-- How to complete this task --
Can you quote the lines below exactly, starting at the line with "ACAI, DRAGON FRUIT, RETINOL, APRICOT, +" and going through the last one?

-- Source material --
◆ ◆ ◆ ◆ ◆

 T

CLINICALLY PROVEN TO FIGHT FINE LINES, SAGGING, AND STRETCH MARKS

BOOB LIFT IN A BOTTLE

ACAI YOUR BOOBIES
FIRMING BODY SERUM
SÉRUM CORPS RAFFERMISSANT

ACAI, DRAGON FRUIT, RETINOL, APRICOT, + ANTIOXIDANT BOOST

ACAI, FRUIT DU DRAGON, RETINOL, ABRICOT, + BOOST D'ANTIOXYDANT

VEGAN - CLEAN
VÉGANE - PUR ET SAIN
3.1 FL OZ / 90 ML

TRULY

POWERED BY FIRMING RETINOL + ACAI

◆ ◆ ◆ ◆ ◆

-- Answer section --
ACAI, DRAGON FRUIT, RETINOL, APRICOT, + ANTIOXIDANT BOOST

ACAI, FRUIT DU DRAGON, RETINOL, ABRICOT, + BOOST D'ANTIOXYDANT

VEGAN - CLEAN
VÉGANE - PUR ET SAIN
3.1 FL OZ / 90 ML

TRULY

POWERED BY FIRMING RETINOL + ACAI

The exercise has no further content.